PROBLEM TO SOLVE —
Reproduce each of the rows below word for word, leaving out the pictures.

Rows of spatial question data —

------------------------------------------------

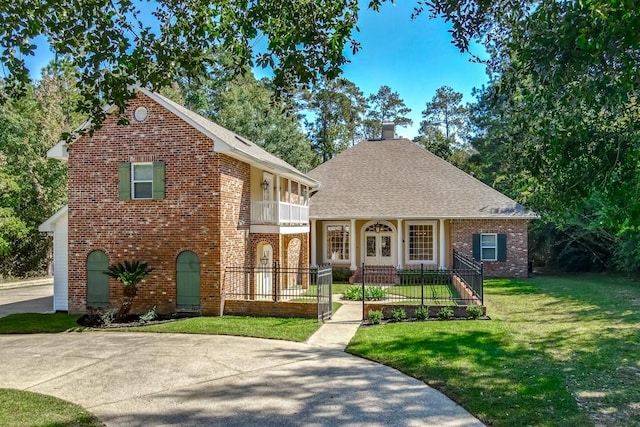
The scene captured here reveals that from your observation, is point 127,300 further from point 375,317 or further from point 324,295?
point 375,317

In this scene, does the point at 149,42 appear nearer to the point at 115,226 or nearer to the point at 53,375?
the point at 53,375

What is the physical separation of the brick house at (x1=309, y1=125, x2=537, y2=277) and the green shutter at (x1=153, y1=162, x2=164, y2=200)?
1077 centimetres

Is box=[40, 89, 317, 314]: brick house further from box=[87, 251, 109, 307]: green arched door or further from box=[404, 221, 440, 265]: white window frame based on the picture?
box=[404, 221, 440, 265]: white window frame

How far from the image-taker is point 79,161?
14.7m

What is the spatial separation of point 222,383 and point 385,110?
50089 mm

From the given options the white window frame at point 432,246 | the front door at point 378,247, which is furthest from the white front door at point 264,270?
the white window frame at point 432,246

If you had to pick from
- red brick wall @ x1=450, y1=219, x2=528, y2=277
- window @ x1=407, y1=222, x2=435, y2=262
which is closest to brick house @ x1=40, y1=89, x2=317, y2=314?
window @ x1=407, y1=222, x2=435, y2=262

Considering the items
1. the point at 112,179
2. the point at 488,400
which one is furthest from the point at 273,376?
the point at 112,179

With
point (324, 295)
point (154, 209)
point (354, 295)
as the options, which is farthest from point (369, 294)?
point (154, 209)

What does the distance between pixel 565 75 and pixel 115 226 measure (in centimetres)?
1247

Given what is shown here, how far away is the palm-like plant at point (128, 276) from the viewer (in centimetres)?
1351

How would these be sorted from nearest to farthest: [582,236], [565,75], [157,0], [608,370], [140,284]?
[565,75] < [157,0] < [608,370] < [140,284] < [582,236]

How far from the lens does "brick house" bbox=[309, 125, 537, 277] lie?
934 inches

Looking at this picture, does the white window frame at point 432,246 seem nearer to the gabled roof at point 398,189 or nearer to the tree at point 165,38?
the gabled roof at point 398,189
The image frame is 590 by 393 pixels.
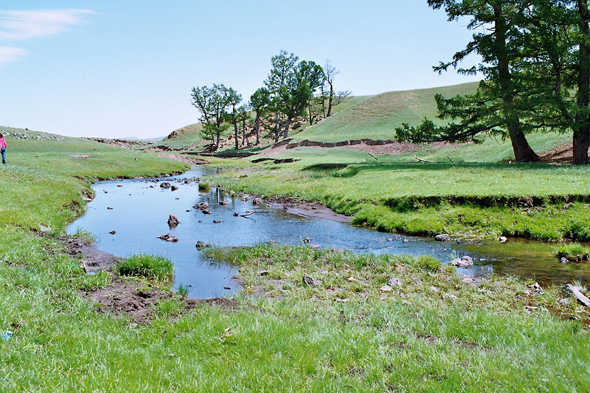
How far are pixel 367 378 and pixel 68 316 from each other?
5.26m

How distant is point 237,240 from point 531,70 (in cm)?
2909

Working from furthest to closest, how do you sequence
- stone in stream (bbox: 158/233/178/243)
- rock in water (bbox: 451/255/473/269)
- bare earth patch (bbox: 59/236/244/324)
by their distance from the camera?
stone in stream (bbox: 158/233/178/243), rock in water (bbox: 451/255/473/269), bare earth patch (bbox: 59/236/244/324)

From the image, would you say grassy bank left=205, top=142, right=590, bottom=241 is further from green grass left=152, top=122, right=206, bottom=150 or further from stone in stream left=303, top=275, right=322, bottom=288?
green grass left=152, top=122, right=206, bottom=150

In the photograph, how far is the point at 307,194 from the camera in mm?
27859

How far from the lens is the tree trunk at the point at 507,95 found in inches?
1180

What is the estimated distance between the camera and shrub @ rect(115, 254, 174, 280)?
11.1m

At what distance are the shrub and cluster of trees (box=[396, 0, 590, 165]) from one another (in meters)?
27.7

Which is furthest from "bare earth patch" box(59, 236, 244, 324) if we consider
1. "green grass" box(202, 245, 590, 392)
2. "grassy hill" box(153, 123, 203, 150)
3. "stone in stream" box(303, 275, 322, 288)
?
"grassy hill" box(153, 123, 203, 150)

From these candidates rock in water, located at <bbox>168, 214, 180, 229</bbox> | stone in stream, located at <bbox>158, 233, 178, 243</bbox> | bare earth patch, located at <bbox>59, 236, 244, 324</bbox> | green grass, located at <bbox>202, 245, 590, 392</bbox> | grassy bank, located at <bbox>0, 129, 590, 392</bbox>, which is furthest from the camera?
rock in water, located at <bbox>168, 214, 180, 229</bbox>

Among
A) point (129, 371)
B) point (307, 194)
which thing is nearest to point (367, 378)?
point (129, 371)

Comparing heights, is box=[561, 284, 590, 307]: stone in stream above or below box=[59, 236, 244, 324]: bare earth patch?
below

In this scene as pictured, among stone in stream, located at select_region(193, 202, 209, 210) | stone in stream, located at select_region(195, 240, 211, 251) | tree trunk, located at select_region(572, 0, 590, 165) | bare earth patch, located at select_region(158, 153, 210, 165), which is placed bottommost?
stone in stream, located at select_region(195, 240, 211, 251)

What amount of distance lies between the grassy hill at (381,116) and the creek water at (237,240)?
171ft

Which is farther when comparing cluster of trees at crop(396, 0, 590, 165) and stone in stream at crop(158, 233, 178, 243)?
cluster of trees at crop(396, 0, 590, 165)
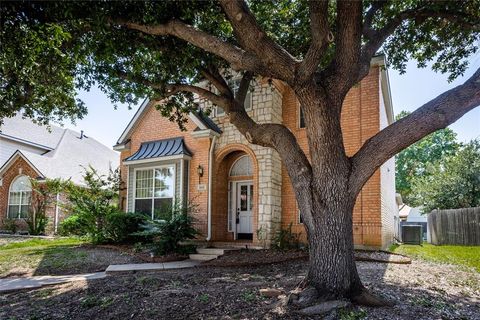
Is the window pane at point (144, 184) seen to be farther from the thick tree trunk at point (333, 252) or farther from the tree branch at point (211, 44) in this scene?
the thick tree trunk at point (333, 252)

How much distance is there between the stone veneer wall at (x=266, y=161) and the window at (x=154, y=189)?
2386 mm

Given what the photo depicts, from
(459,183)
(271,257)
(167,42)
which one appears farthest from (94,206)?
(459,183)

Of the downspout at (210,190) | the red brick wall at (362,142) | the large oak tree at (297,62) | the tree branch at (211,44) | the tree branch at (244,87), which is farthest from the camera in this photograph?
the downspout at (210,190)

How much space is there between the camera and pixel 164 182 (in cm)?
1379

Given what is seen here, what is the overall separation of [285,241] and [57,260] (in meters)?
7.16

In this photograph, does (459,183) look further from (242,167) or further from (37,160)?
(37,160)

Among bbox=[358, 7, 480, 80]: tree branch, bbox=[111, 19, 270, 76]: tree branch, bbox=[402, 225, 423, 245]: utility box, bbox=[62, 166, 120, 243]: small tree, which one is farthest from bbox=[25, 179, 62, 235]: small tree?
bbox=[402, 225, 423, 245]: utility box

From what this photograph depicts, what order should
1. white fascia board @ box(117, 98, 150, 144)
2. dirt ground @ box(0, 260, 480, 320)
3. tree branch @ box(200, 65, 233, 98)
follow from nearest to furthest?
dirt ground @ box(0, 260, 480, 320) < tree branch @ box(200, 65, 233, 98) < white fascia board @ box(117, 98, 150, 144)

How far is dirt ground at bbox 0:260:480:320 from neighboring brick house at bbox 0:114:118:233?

------------------------------------------------

OUTPUT FOR THIS TASK —
The scene captured here reveals that from your observation, is point 127,300 further from point 375,317 or further from point 324,295?
point 375,317

In this scene, does the point at 149,42 appear nearer to the point at 115,226 or nearer to the point at 53,375?
the point at 53,375

What is the physical separation of the brick house at (x1=309, y1=125, x2=537, y2=277) and the green shutter at (x1=153, y1=162, x2=164, y2=200)?
1077 centimetres

Is box=[40, 89, 317, 314]: brick house further from box=[87, 251, 109, 307]: green arched door or further from box=[404, 221, 440, 265]: white window frame based on the picture?
box=[404, 221, 440, 265]: white window frame

How far from the image-taker is point 79,161?
14.7m

What is the spatial separation of point 222,383 and point 385,110?
50089 mm

From the given options the white window frame at point 432,246 | the front door at point 378,247, which is furthest from the white front door at point 264,270?
the white window frame at point 432,246

If you had to pick from
- red brick wall @ x1=450, y1=219, x2=528, y2=277
- window @ x1=407, y1=222, x2=435, y2=262
which is closest to brick house @ x1=40, y1=89, x2=317, y2=314?
window @ x1=407, y1=222, x2=435, y2=262

Considering the items
1. the point at 112,179
2. the point at 488,400
which one is furthest from the point at 273,376?
the point at 112,179

With
point (324, 295)
point (154, 209)
point (354, 295)
as the options, which is farthest from point (369, 294)?
point (154, 209)

What does the distance between pixel 565 75 and pixel 115 226 measure (in centimetres)?
1247

Given what is shown here, how far away is the palm-like plant at point (128, 276) from the viewer (in centimetres)?
1351

How would these be sorted from nearest to farthest: [582,236], [565,75], [157,0], [608,370], [140,284]?
[565,75] < [157,0] < [608,370] < [140,284] < [582,236]

How far from the lens does "brick house" bbox=[309, 125, 537, 277] lie?
934 inches

Looking at this picture, does the white window frame at point 432,246 seem nearer to the gabled roof at point 398,189 or nearer to the tree at point 165,38?
the gabled roof at point 398,189
The image frame is 590 by 393 pixels.
How far are pixel 367 378 and pixel 68 316 from each other?
5.26m

How distant is point 237,240 from point 531,70 (in cm)?
2909

Working from furthest to closest, how do you sequence
- stone in stream (bbox: 158/233/178/243)
- rock in water (bbox: 451/255/473/269)
- bare earth patch (bbox: 59/236/244/324)
by their distance from the camera?
stone in stream (bbox: 158/233/178/243), rock in water (bbox: 451/255/473/269), bare earth patch (bbox: 59/236/244/324)

From the image, would you say grassy bank left=205, top=142, right=590, bottom=241 is further from green grass left=152, top=122, right=206, bottom=150 or further from stone in stream left=303, top=275, right=322, bottom=288?
green grass left=152, top=122, right=206, bottom=150

In the photograph, how far is the point at 307,194 from the camera in mm?
27859

How far from the lens is the tree trunk at the point at 507,95 found in inches?
1180

What is the estimated distance between the camera and shrub @ rect(115, 254, 174, 280)?
11.1m

At what distance are the shrub and cluster of trees (box=[396, 0, 590, 165]) from one another (in meters)?
27.7

Which is furthest from "bare earth patch" box(59, 236, 244, 324) if we consider
1. "green grass" box(202, 245, 590, 392)
2. "grassy hill" box(153, 123, 203, 150)
3. "stone in stream" box(303, 275, 322, 288)
?
"grassy hill" box(153, 123, 203, 150)

From these candidates rock in water, located at <bbox>168, 214, 180, 229</bbox> | stone in stream, located at <bbox>158, 233, 178, 243</bbox> | bare earth patch, located at <bbox>59, 236, 244, 324</bbox> | green grass, located at <bbox>202, 245, 590, 392</bbox> | grassy bank, located at <bbox>0, 129, 590, 392</bbox>, which is furthest from the camera?
rock in water, located at <bbox>168, 214, 180, 229</bbox>

Among
A) point (129, 371)
B) point (307, 194)
which thing is nearest to point (367, 378)?
point (129, 371)

Comparing heights, is box=[561, 284, 590, 307]: stone in stream above or below box=[59, 236, 244, 324]: bare earth patch?
below

In this scene as pictured, among stone in stream, located at select_region(193, 202, 209, 210) | stone in stream, located at select_region(195, 240, 211, 251) | tree trunk, located at select_region(572, 0, 590, 165) | bare earth patch, located at select_region(158, 153, 210, 165), which is placed bottommost?
stone in stream, located at select_region(195, 240, 211, 251)

What amount of distance lies between the grassy hill at (381,116) and the creek water at (237,240)?
171ft

Which is farther when comparing cluster of trees at crop(396, 0, 590, 165) and stone in stream at crop(158, 233, 178, 243)?
cluster of trees at crop(396, 0, 590, 165)
Is the window pane at point (144, 184) seen to be farther from the thick tree trunk at point (333, 252) or farther from the tree branch at point (211, 44) in this scene?
the thick tree trunk at point (333, 252)

How much distance is there between the stone veneer wall at (x=266, y=161) and the window at (x=154, y=189)?
2386 mm

Given what the photo depicts, from
(459,183)
(271,257)
(167,42)
which one appears farthest from (94,206)?
(459,183)

Of the downspout at (210,190) | the red brick wall at (362,142) | the large oak tree at (297,62) | the tree branch at (211,44) | the tree branch at (244,87), which is farthest from the camera in this photograph?
the downspout at (210,190)

How much space is there between the camera and pixel 164 182 (in cm)?
1379

Given what is seen here, what is the overall separation of [285,241] and [57,260] (in meters)?
7.16

In this photograph, does (459,183) look further from (242,167) or further from (37,160)?
(37,160)

Among bbox=[358, 7, 480, 80]: tree branch, bbox=[111, 19, 270, 76]: tree branch, bbox=[402, 225, 423, 245]: utility box, bbox=[62, 166, 120, 243]: small tree, which one is farthest from bbox=[25, 179, 62, 235]: small tree?
bbox=[402, 225, 423, 245]: utility box

From what this photograph depicts, what order should
1. white fascia board @ box(117, 98, 150, 144)
2. dirt ground @ box(0, 260, 480, 320)
3. tree branch @ box(200, 65, 233, 98)
follow from nearest to furthest?
dirt ground @ box(0, 260, 480, 320) < tree branch @ box(200, 65, 233, 98) < white fascia board @ box(117, 98, 150, 144)

How far is dirt ground at bbox 0:260:480:320 from neighboring brick house at bbox 0:114:118:233?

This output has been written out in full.